# One-Shot Ligand Scoring (OSLS)

This repository contains code for the proposed one-shot ligand scoring (OSLS) algorithm. Unfortunately, no pretrained models could be provided due to upload size constraints.

## Requirements
[RDKit](https://www.rdkit.org/docs/Install.html) is required, as well as the following python packages that can be installed with pip:
```
torch
scipy
scikit-learn
numpy
tqdm
SmilesPE
```

## Preprocessing
`preprocess_bindingdb.py` contains code to extract and preproces data from BindingDB. Calling `python preprocess_bindingdb.py <filename>` will load data from `<filename>`, that must be in the BindingDB tsv format, and produce a `data.pickle` file that is ready for training. For the paper, we used `BindingDB_All.tsv` from BindingDB's [Download](https://www.bindingdb.org/rwd/bind/chemsearch/marvin/SDFdownload.jsp?all_download=yes) page, available [here](https://www.bindingdb.org/bind/downloads/BindingDB_All_2022m8.tsv.zip).

## Training
`train.py` contains the main script to train OSLS. The following parameters may be supplied: `--context_affinity_min` (default -50) specifies the minimum context affinity used to train the model, and `--context_affinity_max` (default 50) specifies the maximum context affinity used to train the model. Minimum and maximum context affinities should be supplied in log10 of nanomoles/liter (nM). The defaults are beyond both the minimum and maximum values, meaning using the defaults will train a model across the whole context affinity range.

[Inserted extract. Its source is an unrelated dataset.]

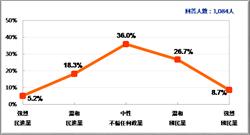 執政黨嚴重衝擊!最新民調:政黨版圖藍35.4% 綠23.5%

 `--run_name` optionally specifies a name for TensorBoard logging, and `--checkpoint_file` will save model checkpoints to the provided filename (default `model.pt`). TensorBoard logs from training the model are saved to the `./runs/` folder, and includes both training and testing statistics.

## Inference
`score_ligands.py` uses the trained model to perform inference on a given context and query. The following parameters must be supplied: `--context_smiles` specifies the SMILES string of the context molecule and `--context_affinity` specifies its affinity to the target in nanomoles/liter (nM), `--query_smiles` specifies the SMILES string of the query molecule, and `--model_file` specifies the path to the trained model. The script prints to stdout the affinity prediction of the query molecule, also in nM. Note that the supplied context affinity should be in the same range that was used to train the model, or the model will not function as expected.